End-to-End Testing — Middle Level¶

Roadmap: Testing → End-to-End Testing

A small, sharp set of E2E tests buys confidence; a large, soft one buys pain. This tier is about the discipline of keeping it small.

Table of Contents¶

Introduction
Prerequisites
Glossary
Core Concept 1 — The Cost/Confidence Trade-off
Core Concept 2 — Keeping E2E Small: Critical Journeys Only
Core Concept 3 — The Tool Landscape: Playwright, Cypress, Selenium
Core Concept 4 — Waits, Auto-Wait, and the End of sleep
Core Concept 5 — Flakiness: The #1 Enemy
Core Concept 6 — API-Level E2E: The Cheaper Variant
Real-World Examples
Mental Models
Common Mistakes
Test Yourself
Cheat Sheet
Summary
Further Reading
Related Topics

Introduction¶

Focus: why E2E is expensive and dangerous in bulk, how to choose the few journeys worth testing, the tools you'll meet, and the practical mechanics of beating flakiness.

At the junior tier you wrote a working E2E test. At the middle tier the question changes from "how do I write one?" to "how many should exist, which ones, and how do I stop them rotting?" This is where most teams get it wrong: they keep adding E2E tests because each one "feels" like real testing, and a year later the suite takes 40 minutes, fails 1-in-5 for no reason, and nobody trusts a red build. We will make sure that doesn't happen to you.

Prerequisites¶

You can write a basic Playwright test (see Junior Level).
Comfortable with async/await and Promises.
You understand the test pyramid and integration testing.
Basic CI familiarity (a pipeline runs your tests on push/PR).

Glossary¶

Term	Meaning
Critical user journey (CUJ)	A flow whose breakage directly costs money/users (login, checkout, signup).
Implicit wait	A global "retry for N seconds" applied to all element lookups (Selenium concept).
Explicit wait	Waiting for a specific condition (element visible, network idle).
Auto-wait	Built-in waiting Playwright/Cypress do before every action and assertion.
Web-first assertion	Assertion that retries until it passes or times out (`expect(locator)`).
Test isolation	Each test starts from a clean, known state, independent of others.
Deterministic data	Test data that's the same every run — no "today's date" or random IDs leaking in.
Retry	Re-running a failed test automatically; useful but can mask real bugs.
Hermetic environment	A self-contained env (seeded DB, stubbed third parties) that behaves identically each run.
Headless	Browser running without a UI window.

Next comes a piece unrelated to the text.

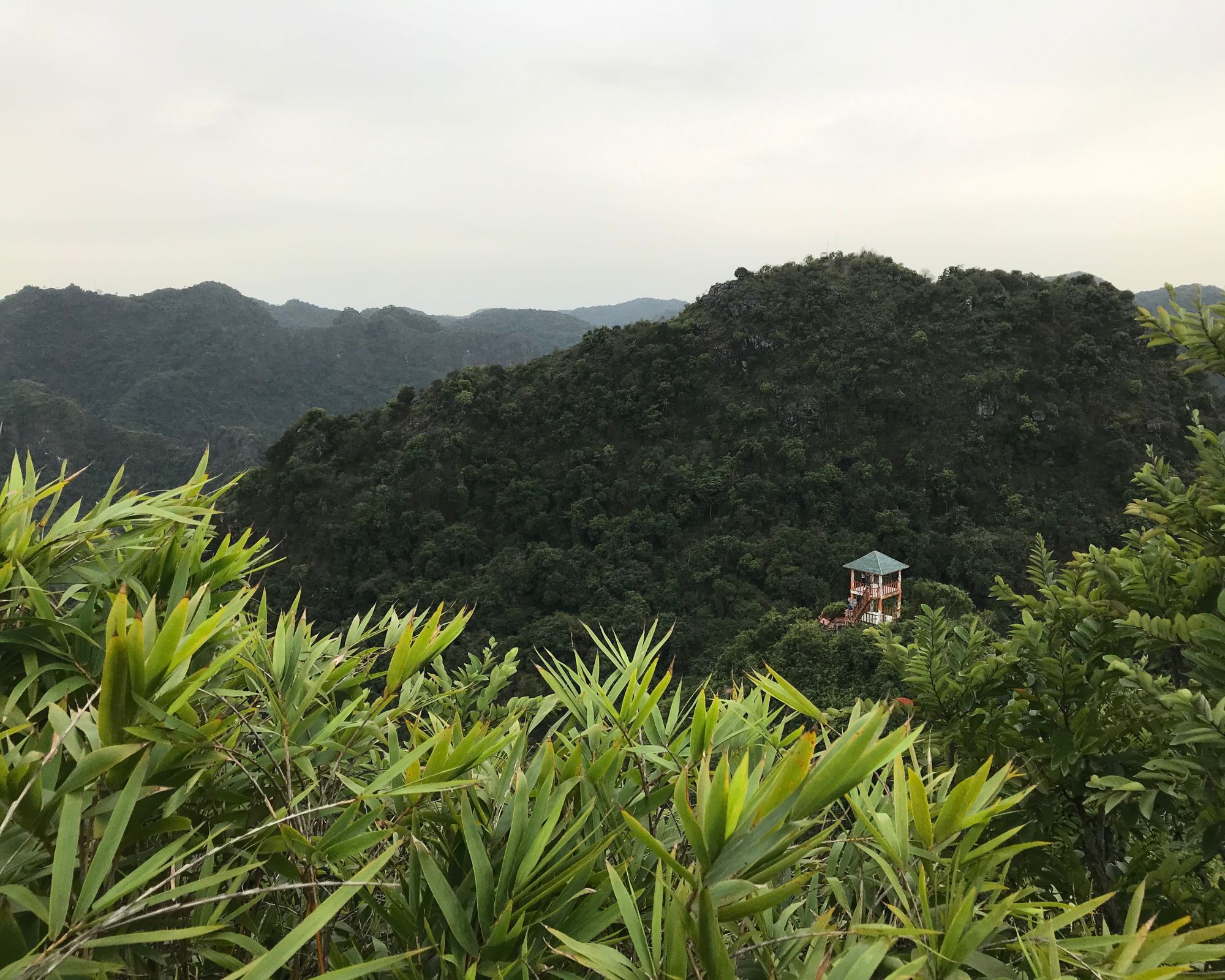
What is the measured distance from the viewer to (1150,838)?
1.72m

Core Concept 1 — The Cost/Confidence Trade-off¶

Every E2E test you own has running costs that unit tests don't:

Property	Unit test	E2E test
Speed	~1 ms	2–60 s
Setup	none	whole app + DB + browser
Flakiness	near-zero	high (timing, network, env)
Debuggability	precise (one function)	"something on the page broke"
Blast radius of a UI change	none	many tests break at once

The payoff is unmatched confidence: it proves the integrated product works. So the trade is real and asymmetric — high value per test, but high marginal cost as the count grows. That's why the right number is "a handful," not "hundreds."

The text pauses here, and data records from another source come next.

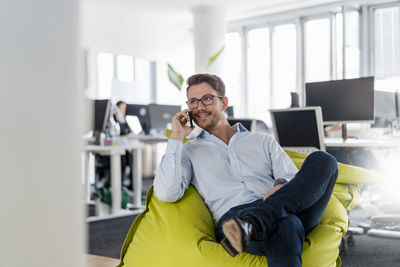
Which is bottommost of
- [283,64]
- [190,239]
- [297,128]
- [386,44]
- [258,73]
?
[190,239]

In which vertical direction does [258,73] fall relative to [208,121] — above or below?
above

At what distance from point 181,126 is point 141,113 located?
12.8 ft

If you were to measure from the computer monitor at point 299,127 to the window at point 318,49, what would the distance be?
5586 mm

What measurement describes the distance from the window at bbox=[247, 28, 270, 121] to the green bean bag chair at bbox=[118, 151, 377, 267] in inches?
298

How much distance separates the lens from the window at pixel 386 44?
320 inches

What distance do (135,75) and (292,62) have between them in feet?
10.5

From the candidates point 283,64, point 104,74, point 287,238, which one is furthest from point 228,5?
point 287,238

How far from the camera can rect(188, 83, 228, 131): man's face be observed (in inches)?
84.8

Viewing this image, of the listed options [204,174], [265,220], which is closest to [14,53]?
[265,220]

The failure mode is the ice-cream cone: a fat layer of E2E on top of a thin base of unit tests. It happens because E2E "feels" more real. The result: a suite too slow to run on every PR and too flaky to believe.

Core Concept 2 — Keeping E2E Small: Critical Journeys Only¶

The selection rule: E2E covers critical user journeys (happy paths) + a few high-value risky flows. Everything else goes down the pyramid.

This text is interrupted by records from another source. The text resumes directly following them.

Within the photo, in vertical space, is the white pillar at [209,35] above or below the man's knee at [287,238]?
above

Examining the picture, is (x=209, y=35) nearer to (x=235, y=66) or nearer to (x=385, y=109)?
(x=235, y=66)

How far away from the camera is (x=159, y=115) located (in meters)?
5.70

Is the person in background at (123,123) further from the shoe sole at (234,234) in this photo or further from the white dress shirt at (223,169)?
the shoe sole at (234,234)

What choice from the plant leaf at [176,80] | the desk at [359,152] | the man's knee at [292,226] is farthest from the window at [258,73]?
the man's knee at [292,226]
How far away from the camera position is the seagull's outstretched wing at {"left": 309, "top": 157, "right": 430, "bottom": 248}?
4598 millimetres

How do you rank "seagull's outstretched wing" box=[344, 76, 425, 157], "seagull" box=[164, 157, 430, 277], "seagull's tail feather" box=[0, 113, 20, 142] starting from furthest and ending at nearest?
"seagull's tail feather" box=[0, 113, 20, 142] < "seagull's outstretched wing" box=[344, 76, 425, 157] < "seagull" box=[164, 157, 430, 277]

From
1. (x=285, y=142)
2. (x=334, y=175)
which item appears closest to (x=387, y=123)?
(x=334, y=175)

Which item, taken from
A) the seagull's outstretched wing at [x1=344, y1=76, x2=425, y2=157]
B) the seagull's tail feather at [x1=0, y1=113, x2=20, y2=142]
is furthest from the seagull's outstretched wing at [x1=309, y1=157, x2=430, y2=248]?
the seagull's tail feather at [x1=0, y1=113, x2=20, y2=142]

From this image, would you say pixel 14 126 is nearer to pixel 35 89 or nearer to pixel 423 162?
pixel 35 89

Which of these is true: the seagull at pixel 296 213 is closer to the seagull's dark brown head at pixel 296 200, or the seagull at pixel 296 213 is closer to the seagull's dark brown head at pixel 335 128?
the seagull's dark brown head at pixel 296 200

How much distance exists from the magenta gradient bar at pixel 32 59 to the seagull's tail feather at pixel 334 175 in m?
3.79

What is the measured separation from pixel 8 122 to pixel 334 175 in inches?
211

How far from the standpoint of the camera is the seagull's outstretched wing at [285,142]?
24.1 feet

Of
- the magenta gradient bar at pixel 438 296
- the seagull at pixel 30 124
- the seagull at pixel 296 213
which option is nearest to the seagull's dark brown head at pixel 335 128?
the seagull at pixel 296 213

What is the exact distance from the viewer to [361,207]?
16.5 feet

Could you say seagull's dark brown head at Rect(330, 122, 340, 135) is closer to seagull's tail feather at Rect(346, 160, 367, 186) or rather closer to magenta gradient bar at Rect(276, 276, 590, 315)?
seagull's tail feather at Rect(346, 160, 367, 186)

A practical filter — write an E2E test only if all are true:

It's a journey a real user does and the business loses money/trust if it breaks.
It crosses multiple systems in a way unit/integration can't fully simulate.
The risk it covers can't be cheaply covered lower down (contract test, integration test).

Examples for an e-commerce app:

Flow	E2E?	Why
Browse → add to cart → checkout → pay	✅	Core revenue path, many systems
Sign up → verify email → onboard	✅	New-customer acquisition
Password field rejects < 8 chars	❌	Unit-test the validator
API returns 404 for missing order	❌	Integration/contract test
Discount-code edge cases (15 of them)	❌	Unit-test pricing; one E2E for "a code applies"

Mantra: E2E for confidence, not coverage. You are not trying to exercise every branch. You're proving the spine of the product holds.

Cross-link: deciding what to test where is the heart of Test Strategy & the Pyramid.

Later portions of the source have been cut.